Unobserved variables often threaten the causal interpretation of empirical estimates. An opportunity to alleviate this concern lies in network datasets, which provide a rich source of information about individual characteristics insofar as they influence network formation. This paper develops the idea of controlling for unobserved confounders by leveraging network structures that exhibit homophily, a frequently observed tendency to form edges with similar nodes. This is formally accomplished under two main frameworks. First, I introduce a concept of asymptotic homophily, according to which individuals’ selectivity is at scale with the size of the potential connection pool. This contributes to the network formation literature with a model that can accommodate common features of empirical networks such as homophily, sparsity, and clustering, and allows me to show that an estimator that considers neighbors as a comparison group is consistent for the Conditional Average Treatment Effect (CATE). I then consider a setting without asymptotic homophily and show how selecting connected individuals whose observed characteristics made such a connection less likely delivers an estimator with similar properties. Overall, the method allows for nonparametric treatment effect inference for both CATE and Average Treatment Effect (ATE) under a version of unconfoundedness that conditions on unobservables, which is often more credible than selection on observables alone. In an application, I recover an estimate of the effect of parental involvement on students’ test scores that is greater than that of OLS, arguably due to the estimator’s ability to account for unobserved ability and motivation.

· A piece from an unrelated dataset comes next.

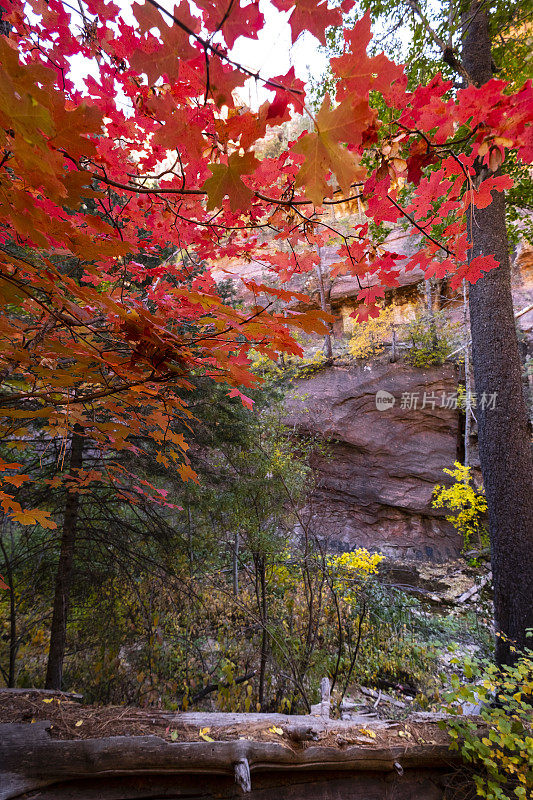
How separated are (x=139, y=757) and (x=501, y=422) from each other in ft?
10.3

Using spatial modeling to address covariate measurement error, with Susanne M. Schennach; revisions requested (3rd round) at the Journal of Econometrics. Link

Abstract

We propose a new estimation methodology to address the presence of covariate measurement error by exploiting the availability of spatial data. The approach uses neighboring observations as repeated measurements, after suitably controlling for the random distance between the observations in a way that allows the use of operator diagonalization methods to establish identification. The method is applicable to general nonlinear models with potentially nonclassical errors and does not rely on a priori distributional assumptions regarding any of the variables. The method's implementation combines a sieve semiparametric maximum likelihood with a first-step kernel conditional density estimator and simulation methods. The method's effectiveness is illustrated through both controlled simulations and an application to the assessment of the effect of pre-colonial political structure on current economic development in Africa.

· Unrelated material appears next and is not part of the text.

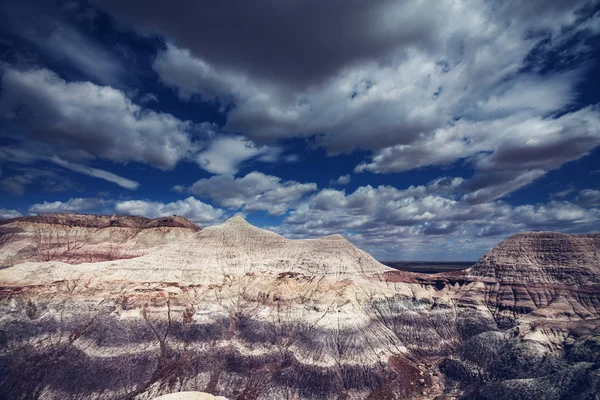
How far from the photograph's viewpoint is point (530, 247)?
94.9 m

Peer effect analysis with latent processes. Link

Abstract

I study peer effects that arise from irreversible decisions in the absence of a standard social equilibrium. I model a latent sequence of decisions in continuous time and obtain a closed-form expression for the likelihood, which allows to estimate proposed causal estimands. The method avoids regression on conditional expectations or linear-in-means regression – and thus reflection-type problems (Manski, 1993) or simultaneity issues – by modeling the (unobserved) realized direction of causality, whose probability is identified. Under a parsimonious parametric specification, I introduce a peer effect parameter meant to capture the causal influence of first-movers on their peers. Various forms of peer effect heterogeneity can be accommodated. Parameters are shown to be consistently estimated by maximum likelihood methods and lend themselves to standard inference.

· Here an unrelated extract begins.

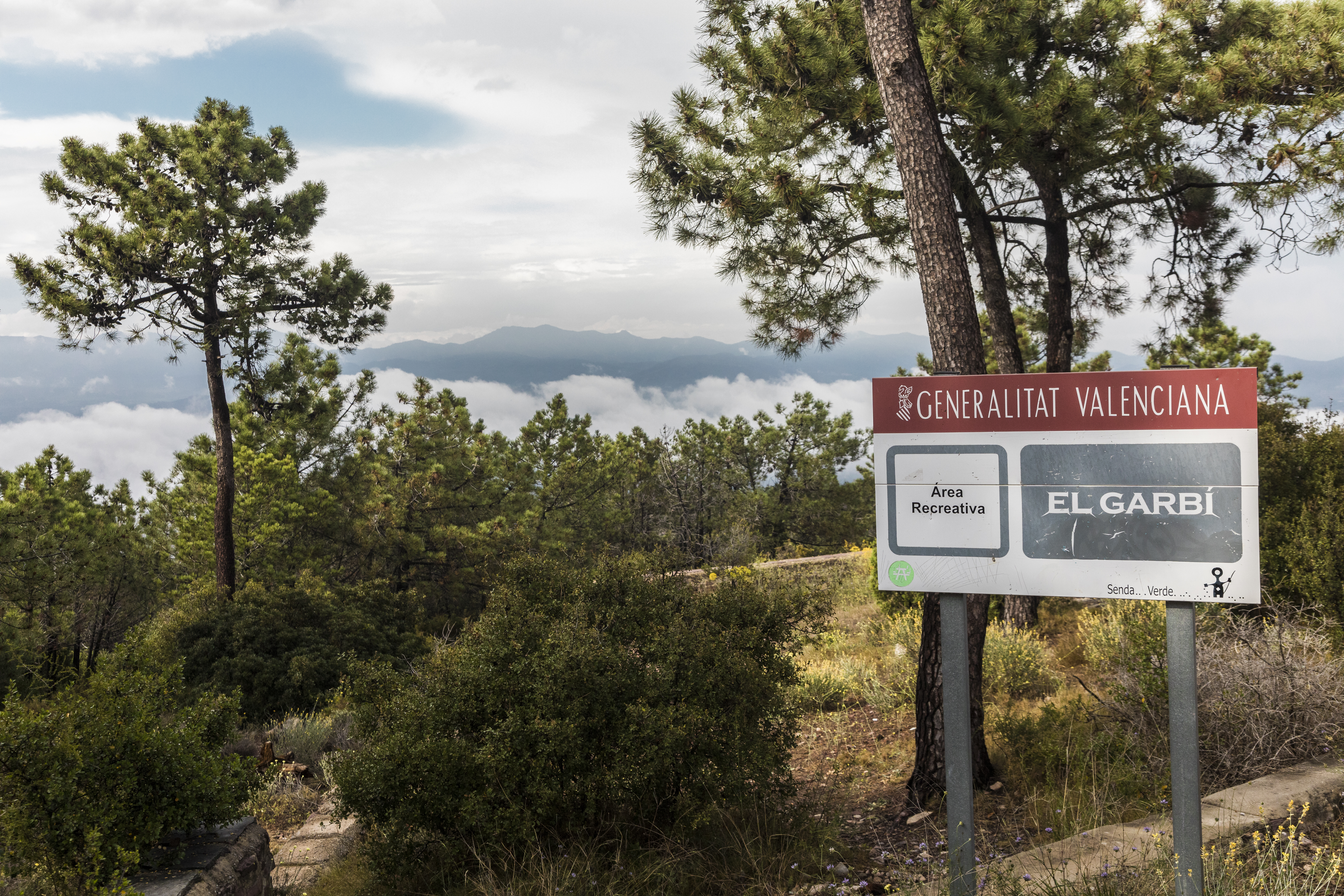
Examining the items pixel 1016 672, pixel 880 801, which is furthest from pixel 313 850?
pixel 1016 672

Estimation of Independent Component Analysis Systems. Link

Abstract

Although approaches to Independent Component Analysis (ICA) based on characteristic function seem theoretically elegant, they may suffer from implementational challenges because of numerical integration steps or selection of tuning parameters. Extending previously considered objective functions and leveraging results from the continuum Generalized Method of Moments of Carrasco and Florens (2000), I derive an optimal estimator that can take a tractable form and thus bypass these concerns. The method shares advantages with characteristic function approaches -- it does not require the existence of higher-order moments or parametric restrictions -- while retaining computational feasibility and asymptotic efficiency. The results are adapted to handle a possible first step that delivers estimated sensors. Finally, a by-product of the approach is a specification test that is valuable in many ICA applications. The method's effectiveness is illustrated through simulations, where the estimator outperforms efficient GMM, JADE, or FastICA, and an application to the estimation of Structural Vector Autoregressions (SVAR), a workhorse of the macroeconometric time series literature.

Optimally-Transported Generalized Method of Moments, with Susanne M. Schennach; conditionally accepted at Econometrica.

Abstract

We propose a novel optimal transport-based version of the Generalized Method of Moment (GMM). Instead of handling overidentification by reweighting the data to satisfy the moment conditions (as in Generalized Empirical Likelihood methods), this method proceeds by allowing for errors in the variables of the least mean-square magnitude necessary to simultaneously satisfy all moment conditions. This approach, based on the notions of optimal transport and Wasserstein metric, aims to address the problem of assigning a logical interpretation to GMM results even when overidentification tests reject the null, a situation that cannot always be avoided in applications. We illustrate the method by revisiting Duranton, Morrow and Turner's (2014) study of the relationship between a city's exports and the extent of its transportation infrastructure. Our results corroborate theirs under weaker assumptions and provide insight into the error structure of the variables.